Le parcours de Paolo Virzì confirme avec Cinq Secondes la consolidation d'une phase de maturité et de désillusion, après le large regard sur un monde en danger dans Sécheresse, et la célébration de l'échec d'un rêve d'une génération dans Un Autre Ferragosto, il s'aventure dans peut-être son film le plus sombre, du moins dans le fait qu'il ne partage pas les responsabilités entre une communauté, concentrant la faute sur une seule personne, sur Adriano, un homme entouré pendant une bonne partie du film par le mystère, aux prises avec une hypothèse directe et inhabituelle de responsabilité pour quelque chose qui s'est produit récemment. Il ne cherche pas d'alibis, il vit avec la culpabilité avec la ténacité d'un martyr. Une douleur qui repousse le monde qui l'entoure et le conduit à s'isoler dans sa croix de souffrance. Au moins jusqu'à ce que la vitalité de sa collègue, Valeria Bruni Tedeschi, éclate, le poussant à réagir et le rappelant à des tâches professionnelles liées à sa « vie antérieure », ainsi qu'un groupe de filles et de garçons, dirigés par Matilde (Galatea Bellugi), qui a grandi enfant dans la propriété, nièce du noble local.
L'énergie de cette communauté, à l'entêtement idéologique hors du temps, irrite d'abord Adriano, puis commence à percer sa carapace fortifiée par la douleur. C'est l'un des rayons de soleil qui illuminent la scène, alimenté par la chaleur d'un geste d'affection et d'amour, par l'humanité pleine d'ironie caractéristique de l'univers raconté par le réalisateur de Livourne. Ce sont des moments qui alimentent la profondeur d'une histoire de dépassement de culpabilité et de deuil, dans laquelle un homme navigue difficilement vers la seule coexistence possible avec ce qui lui est arrivé : reconnaître qu'il devra vivre avec elles, avec ces fissures, mais pour le faire et ne pas les transformer en un effondrement incessant, il devra accepter l'amour de ceux qui l'entourent, en apprenant à le nourrir.

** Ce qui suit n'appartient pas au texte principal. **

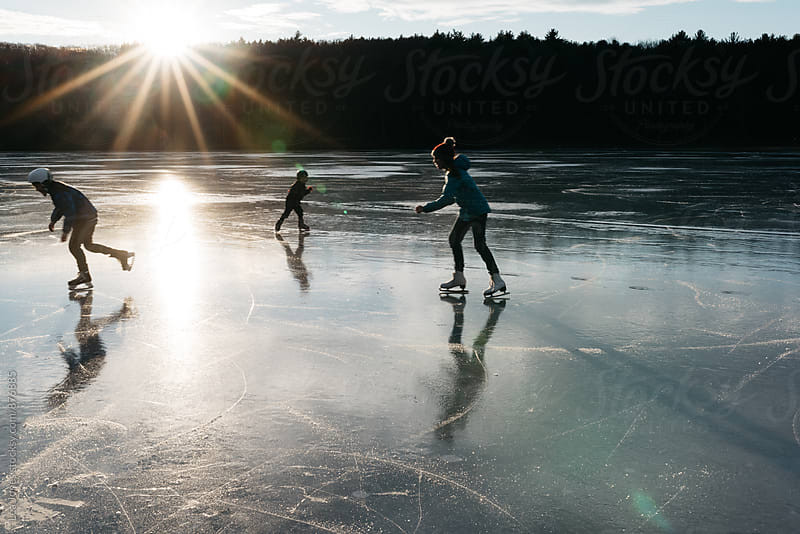 three kids skating on lake with sunset by Léa Jones for Stocksy United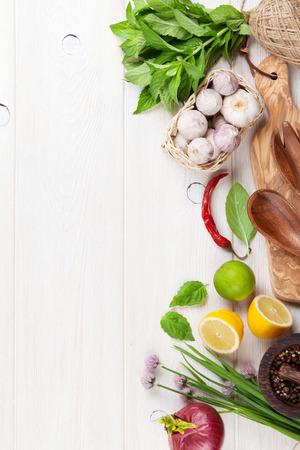 recipe background: Fresh herbs and spices on wooden table. Top view with copy space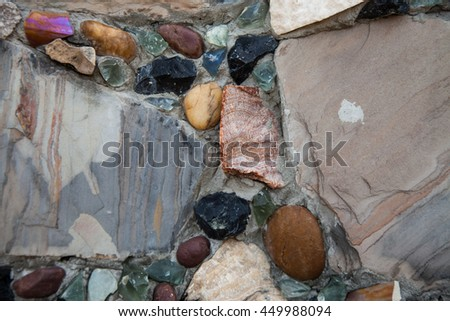 Recycled wall tiles stone, mosaic, broken glass, gravel, decoratively recycling reused.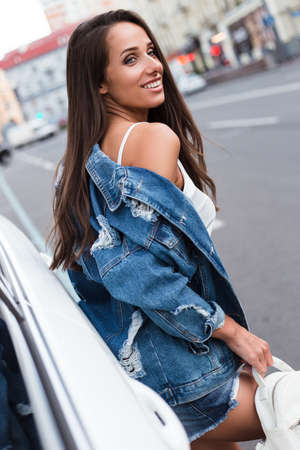 Peace in her smile! Beautiful young woman in jeans jacket looking away with smile while standing outdoors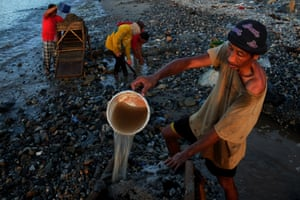 A family digs and sifts sand to look for gold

Un premier pas vers un amour à répandre à son tour, à commencer par cette jeune fille hébétée et également blessée, qui, avec ses amis – tous experts dans le secteur, pas naïfs – veut redonner vie aux vignes aujourd'hui en ruine, qui lui rappellent son enfance où elle n'avait pas encore connu la souffrance. Un acte de confiance dans la capacité des nouvelles générations à « réparer » le monde, à surmonter les fautes de celles qui les ont précédées. C'est la nature elle-même, bien qu'elle soit négligée jusqu'à l'extinction par nous tous, qui la tenons pour acquise, qui accompagne dans son alternance de saisons une nouvelle décharge d'énergie, jusqu'à la maturation des grappes de raisin pour être transformées en vin, doté d'une valeur « divine » évocatrice.
Five Seconds est un film de souffrance, sur l'amour absolu offert par la paternité, mais aussi d'espoir, il joue sur un équilibre aussi subtil que ces cinq secondes qui peuvent changer votre vie. Si Mastandrea est à son meilleur, grâce à sa capacité innée à donner de l'humanité et du désenchantement aux personnages les plus sombres, les deux femmes qui l'encouragent sont très tendres, elles-mêmes des âmes fragiles mais loin de s'apitoyer sur leur sort. Jusqu'à une nouvelle naissance qui fait ressortir le pouvoir de guérison de la nature cyclique de la vie.